GPU memory increasing at each batch (PyTorch)

I am trying to build a convolutionnal network using ConvLSTM layer (LSTM cell but with convolutions instead of matrix multiplications), but the problem is that my GPU memory increases at each batch, even if I'm deleting variables, and getting the true value for the loss (and not the graph) for each iteration. I may be doing something wrong but that exact same script ran without issues with another model (with more parameters and also using ConvLSTM layer).
Each batch is composed of num_batch x 3 images (grayscale) and I'm trying to predict the difference |Im(t+1)-Im(t)| with the input Im(t)
def main():
config = Config()
train_dataloader = torch.utils.data.DataLoader(train_dataset, batch_size=config.batch_size, num_workers=0, shuffle=True, drop_last=True)
nb_img = len(train_dataset)
util.clear_progress_dir()
step_tensorboard = 0
###################################
# Model Setup #
###################################
model = fully_convLSTM()
if torch.cuda.is_available():
model = model.float().cuda()
lr = 0.001
optimizer = torch.optim.Adam(model.parameters(),lr=lr)
util.enumerate_params([model])
###################################
# Training Loop #
###################################
model.train() #Put model in training mode
train_loss_recon = []
train_loss_recon2 = []
for epoch in tqdm(range(config.num_epochs)):
running_loss1 = 0.0
running_loss2 = 0.0
for i, (inputs, outputs) in enumerate(train_dataloader, 0):
print(i)

* **Provided data**:
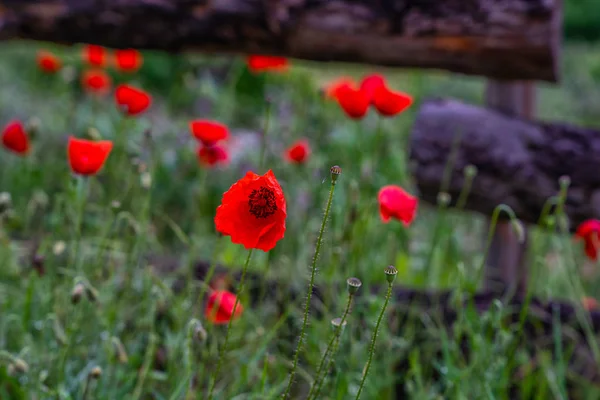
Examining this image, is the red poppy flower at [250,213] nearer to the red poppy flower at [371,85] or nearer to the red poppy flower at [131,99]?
the red poppy flower at [371,85]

* **Stated task**: Continue the PyTorch post above about GPU memory growing with each batch, starting right after its last line.

* **Answer to the exercise**:
torch.cuda.empty_cache()
gc.collect()
# if torch.cuda.is_available():
inputs = autograd.Variable(inputs.float()).cuda()
outputs = autograd.Variable(outputs.float()).cuda()
im1 = inputs[:,0,:,:,:]
im2 = inputs[:,1,:,:,:]
im3 = inputs[:,2,:,:,:]
diff1 = torch.abs(im2 - im1).cuda().float()
diff2 = torch.abs(im3 - im2).cuda().float()
model.initialize_hidden()
optimizer.zero_grad()
pred1 = model.forward(im1)
loss = reconstruction_loss(diff1, pred1)
loss.backward()
# optimizer.step()
model.update_hidden()
optimizer.zero_grad()
pred2 = model.forward(im2)
loss2 = reconstruction_loss(diff2, pred2)
loss2.backward()
optimizer.step()
model.update_hidden()
## print statistics
running_loss1 += loss.detach().data
running_loss2 += loss2.detach().data
if i==0:
with torch.no_grad():
img_grid_diff_true = (diff2).cpu()
img_grid_diff_pred = (pred2).cpu()
f, axes = plt.subplots(2, 4, figsize=(48,48))
for l in range(4):
axes[0, l].imshow(img_grid_diff_true[l].squeeze(0).squeeze(0), cmap='gray')
axes[1, l].imshow(img_grid_diff_pred[l].squeeze(0).squeeze(0), cmap='gray')
plt.show()
plt.close()
writer_recon_loss.add_scalar('Reconstruction loss', running_loss1, step_tensorboard)
writer_recon_loss2.add_scalar('Reconstruction loss2', running_loss2, step_tensorboard)
step_tensorboard += 1
del pred1
del pred2
del im1
del im2
del im3
del diff1
del diff2#, im1_noised, im2_noised
del inputs
del outputs
del loss
del loss2
for obj in gc.get_objects():
if torch.is_tensor(obj) :
del obj
torch.cuda.empty_cache()
gc.collect()
epoch_loss = running_loss1 / len(train_dataloader.dataset)
epoch_loss2 = running_loss2/ len(train_dataloader.dataset)
print(f"Epoch {epoch} loss reconstruction1: {epoch_loss:.6f}")
print(f"Epoch {epoch} loss reconstruction2: {epoch_loss2:.6f}")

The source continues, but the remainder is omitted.